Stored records

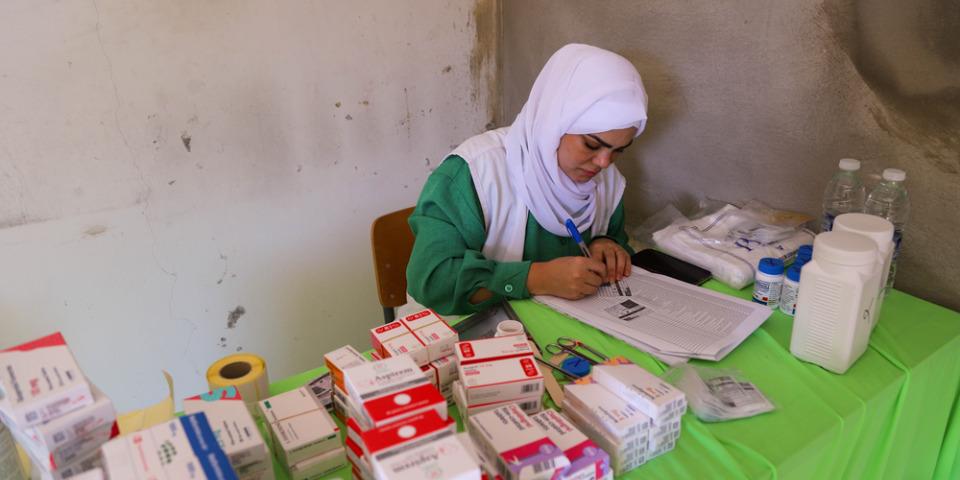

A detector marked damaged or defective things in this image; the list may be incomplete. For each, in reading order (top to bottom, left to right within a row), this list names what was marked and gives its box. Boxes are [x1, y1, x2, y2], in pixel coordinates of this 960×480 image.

cracked wall [0, 0, 496, 408]
cracked wall [502, 0, 960, 312]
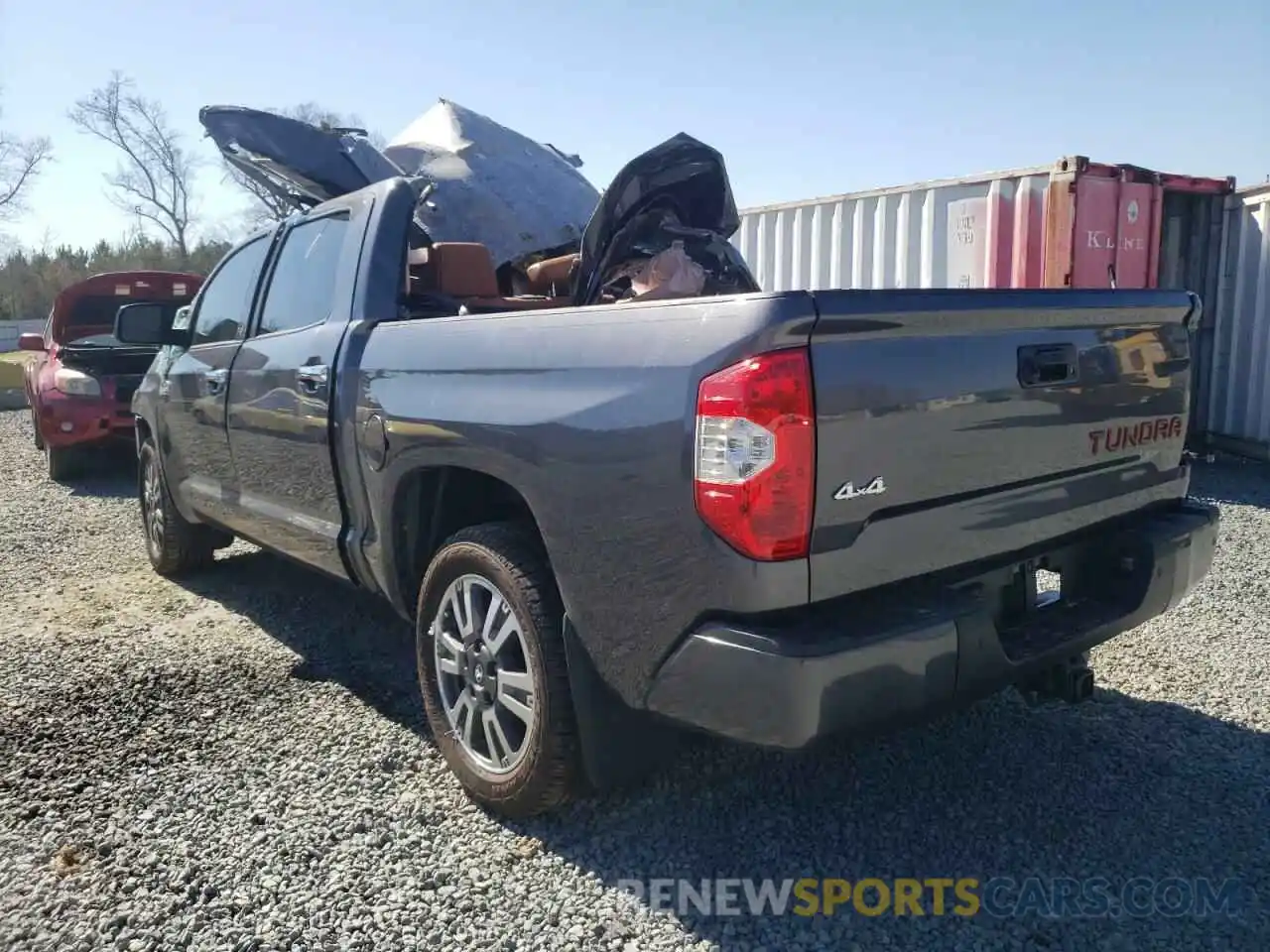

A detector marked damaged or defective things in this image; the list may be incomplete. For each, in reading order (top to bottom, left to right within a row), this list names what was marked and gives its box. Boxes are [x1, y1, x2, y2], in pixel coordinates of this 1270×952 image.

damaged hood [202, 100, 599, 266]
damaged hood [572, 132, 758, 305]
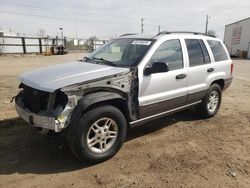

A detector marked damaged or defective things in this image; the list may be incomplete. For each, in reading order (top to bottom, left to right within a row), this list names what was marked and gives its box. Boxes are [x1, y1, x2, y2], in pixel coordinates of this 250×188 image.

damaged front end [14, 70, 136, 133]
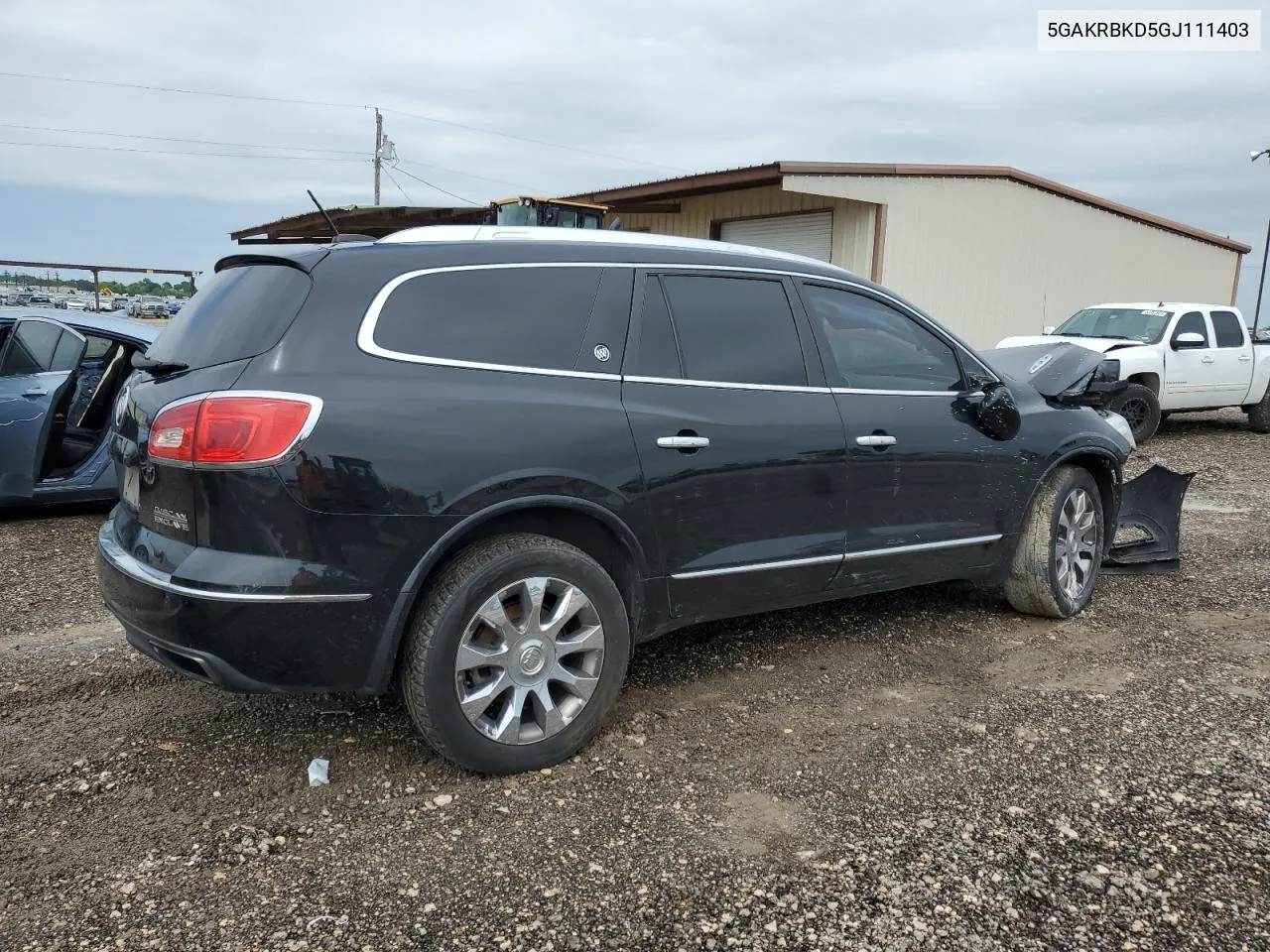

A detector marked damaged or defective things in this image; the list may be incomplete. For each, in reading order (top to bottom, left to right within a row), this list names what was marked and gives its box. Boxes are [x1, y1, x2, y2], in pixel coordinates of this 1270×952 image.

◆ **Exercise aim**
Write out the records exactly. Do not carry the pictures over.

◆ **Exercise result**
A detector marked damaged or defective things in this image; the list may be incomplete. For each, in reading order (top to bottom, left to right within a row), this list names what was marked and gives its box. Boxes are [x1, y1, x2, y2], in pixel coordinates of this 960×480 image.

cracked wall [0, 0, 496, 408]
cracked wall [502, 0, 960, 312]

A detector marked damaged or defective things in this image; the list may be incomplete. For each, in reading order (top to bottom, left to right within a row), this list names what was marked and gives its box. Boxes are [x1, y1, x2, y2], in pixel coordinates of this 1270×952 image.

damaged hood [202, 100, 599, 266]
damaged hood [572, 132, 758, 305]

A detector marked damaged or defective things in this image; the list may be incomplete. For each, in reading order (top to bottom, left to right within a row), this list names what was marked and gives its box. Boxes are [x1, y1, x2, y2], in pixel coordinates of this 250×188 image.

damaged front end [14, 70, 136, 133]

A detector marked damaged or defective things in this image; the list may be incomplete. For each, in reading order (top to bottom, left to right within a row), this list names what was marked and gives its box. Boxes are [x1, y1, x2, y2], in pixel coordinates of this 1270×952 image.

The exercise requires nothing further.